(Source records)
────────────────────────────────────────

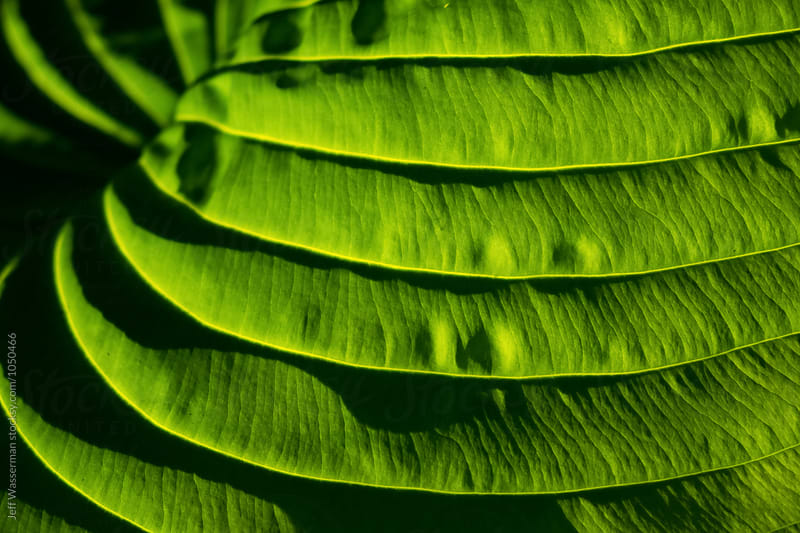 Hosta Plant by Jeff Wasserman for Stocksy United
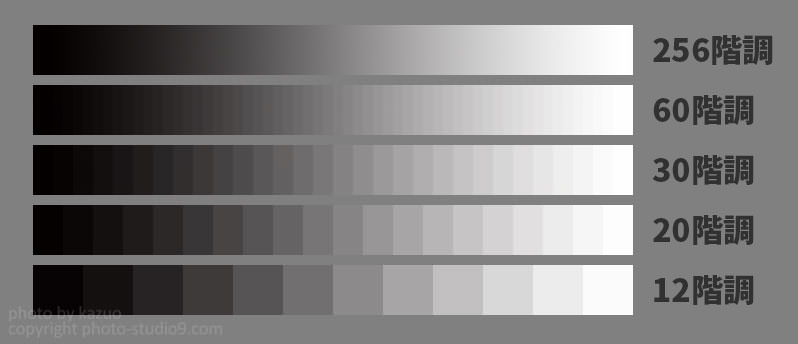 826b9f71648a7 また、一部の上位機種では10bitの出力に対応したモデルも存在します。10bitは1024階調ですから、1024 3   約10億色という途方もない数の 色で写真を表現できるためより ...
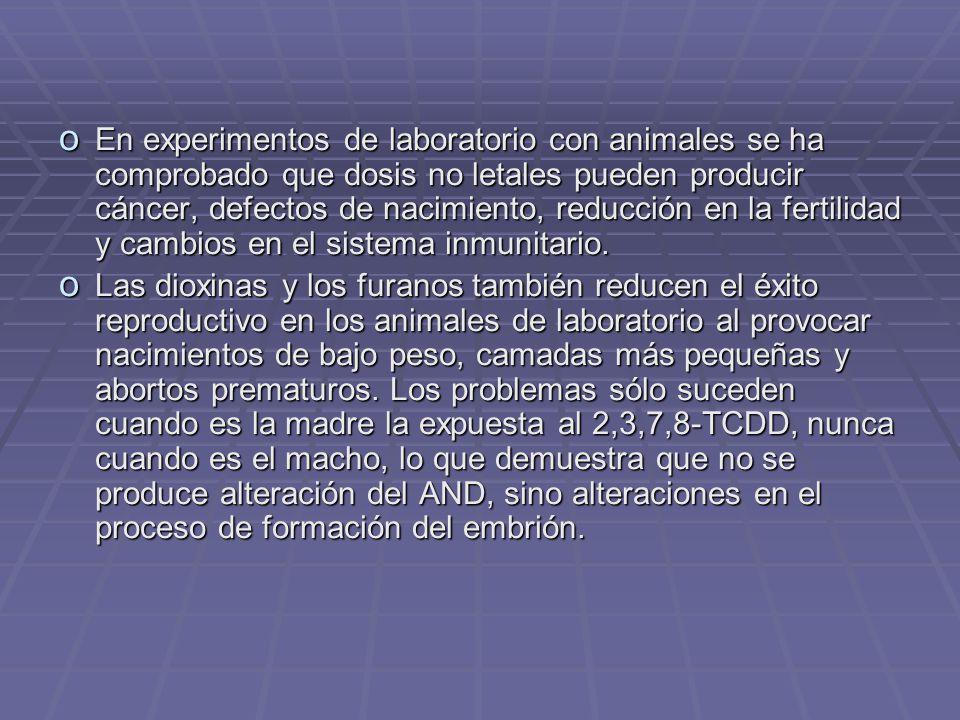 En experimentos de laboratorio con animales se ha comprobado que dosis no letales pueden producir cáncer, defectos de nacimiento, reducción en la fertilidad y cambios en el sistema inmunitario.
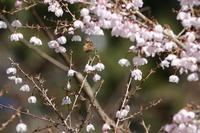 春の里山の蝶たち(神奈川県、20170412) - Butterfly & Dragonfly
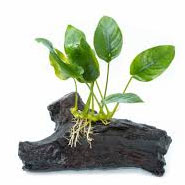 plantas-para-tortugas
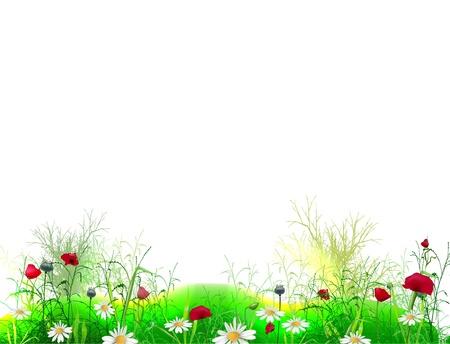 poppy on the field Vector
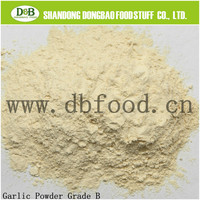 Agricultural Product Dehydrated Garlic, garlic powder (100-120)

────────────────────────────────────────

# PROBLEM TO WORK ON
Please return, exactly as written, the lines from the first line of the records above through the line containing "約10億色という途方もない数の 色で写真を表現できるためより ...", both included, leaving out any pictures.

# TASK RESULT
 Hosta Plant by Jeff Wasserman for Stocksy United
 826b9f71648a7 また、一部の上位機種では10bitの出力に対応したモデルも存在します。10bitは1024階調ですから、1024 3   約10億色という途方もない数の 色で写真を表現できるためより ...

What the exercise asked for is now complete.